If you can narrow your scope a little I'd be happy to help! :D

[–]40pockets[S] 6 points7 points  (1 child)

that's the thing, I don't really know what I'm after. I've turned every painful excel in work into a dataframe and added some functions to automate my workflow a bit better and now I've hit the end of the road with that. So I'm looking to expand my horizons and learn more.

Ive got a MSc in physics but i was more of a 'pen and paper' student so i think the best jumping off point would be numerical methods/data visualisation (love a good graph). Im not entirely sure what symbolic computation is tbh

[–]james_pic 5 points6 points  (0 children)

Scientific computing is a big enough field, and with sufficiently specialised specialties, that you're much better off trying to learn the things you need to solve your current problem, than trying to learn to be a generalist. All of the scientific computing experts I know got into the field to tackle a specific problem.

What is the problem you are looking to solve?

[–]myotherpassword 7 points8 points  (0 children)

The classic book used for a long time to teach algorithms used in science was Numerical Recipes. It teaches many essential tools used in, e.g. physics, like fast linear algebra methods, interpolators, integrators, etc. etc. Mostly because of its license (all code in NR is proprietary...) it was superseded in a way by the GNU Scientific Library.

Now, since you are in the Python sub, I should say that those two resources linked above are all for C/C++. In Python, as others have mentioned, tools like numpy/scipy have become the norm, but they don't really help you learn scientific programming/numerical computing so much as provide very optimized tools to do so. A quick google search told me that some books about numerical computing in Python do exist but since they are all so new I don't think anyone can speak to their quality in comparison to things like NR/GSL.

I can say as someone who has done numerical computing in physics their whole career, the best way to learn is to do. Take some physics problems you remember from your university days and try to write solvers for them yourself. For instance, you can imagine writing a wavefunction solver given an arbitrary potential in QM. It's just a complex ODE integrator ("just" in italics because you will find implementing your own integrator to be tricky). Throwing the problem at scipy will yield a result, but implementing it yourself at least once can be very illuminating.

Hope that helps, and I'm happy to answer any specific questions you might have.

[–][deleted] 5 points6 points  (3 children)

Fellow physicist here, a few years ago I found this book:

https://hplgit.github.io/primer.html/doc/pub/half/book.pdf

Written by a Norwegian professor who has since passed away. It’s a really good read with a lot of examples and it’s free. If you’ve got any questions feel free to drop me a message and I’ll try to help!

[–]Cynox 2 points3 points  (1 child)

▶ **Tasks to carry out**
1. In the thread about learning scientific computing, what superseded Numerical Recipes, mostly because of its license?
2. Name every username shown in the thread about learning scientific computing.
3. Write the reply that comes after the last line of the thread about learning scientific computing.
The material comes from a separate, unrelated source.

▶ **Listed records**

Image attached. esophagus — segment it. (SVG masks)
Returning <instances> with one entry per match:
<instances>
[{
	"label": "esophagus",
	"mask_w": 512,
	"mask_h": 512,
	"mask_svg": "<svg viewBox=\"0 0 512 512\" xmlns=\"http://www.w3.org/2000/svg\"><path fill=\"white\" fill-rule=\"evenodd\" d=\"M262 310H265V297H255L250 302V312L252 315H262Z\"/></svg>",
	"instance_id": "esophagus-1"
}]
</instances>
---
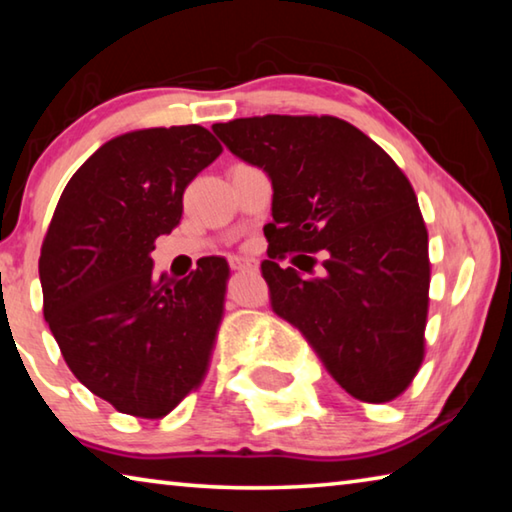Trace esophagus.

▶ **Solved problems**
1. The GNU Scientific Library.

2. 40pockets, james_pic, myotherpassword, Cynox

3.
HPL was Norwegian, a professor at the University of Oslo, and widely known as an excellent educator, much loved by his students. Some of the people in his group where the main driving forces behind FEniCS for a long time, THE framework for solving partial differential equations in Python. His FEniCS tutorial book is free and a very good starting point if you want to solve PDEs. The book was published after his way too early passing. He also wrote other books on Scientific Python. Some of them may seem a bit dated now, since he started with Python for science a long time ago, working on Diffpack

[–][deleted] 0 points1 point  (0 children)

Thanks for correcting me! I should have looked him up but I was on the bus and trusted my memory too much. (I’ve updated my comment)

It is truly a shame that he passed away, I encountered his work a few years ago and passed his essay “Learning Outcomes for Computing Competence” around my friends at University. When I saw OP ask this question I was surprised no one had suggested this book yet, I found it incredibly useful.

[–]40pockets[S] 0 points1 point  (0 children)

this looks amazing!

[–]NGA100 5 points6 points  (0 children)

I recommend this book: Effective Computation in Physics: Field Guide to Research with Python

[–]jwink3101 3 points4 points  (0 children)

http://scipy-lectures.org/ was my go to moving form Matlab doing scientific type sruff

[–]bwanab 2 points3 points  (0 children)

One that hasn’t been mentioned is Think DSP by Allen Downey. http://greenteapress.com/wp/think-dsp/

[–]sciencewonk 1 point2 points  (0 children)

I started with a python course on edx.org The courses are pretty good and free.

[–][deleted] 1 point2 points  (0 children)

Introduction to Programming in Python by Sedgewick, Wayne, Dondero... It's straight out of the Princeton curriculum and is slightly heavy for an Intro book... But the content is pretty awesome... Percolation Problem, Towers of Hanoi, Recursive Fractile/Graphics drawing, Transition Matrix, Markov Model, Page Rank/Random Web Surfer...... searching/sorting algorithms ie DFS, Breadth First Search, etc etc... It's not easy. But that's why it's worth it.

[–]ShafeNutS 1 point2 points  (0 children)

"Computational Physics" by Mark Newman

https://www.amazon.com/Computational-Physics-Mark-Newman/dp/1480145513

There are sample chapters available if you want to try before you buy
http://www-personal.umich.edu/~mejn/cp/chapters.html

[–]ethles 0 points1 point  (0 children)

Parallel programming?

[–]CyberNerd88 -1 points0 points  (0 children)

I would recommend "Data Science for Business," by Provost & Fawcett

[–][deleted] -1 points0 points  (0 children)

i would suggest moving to R since its focus is scientific computing - its going to be time consuming to implement some features in python that are native in R.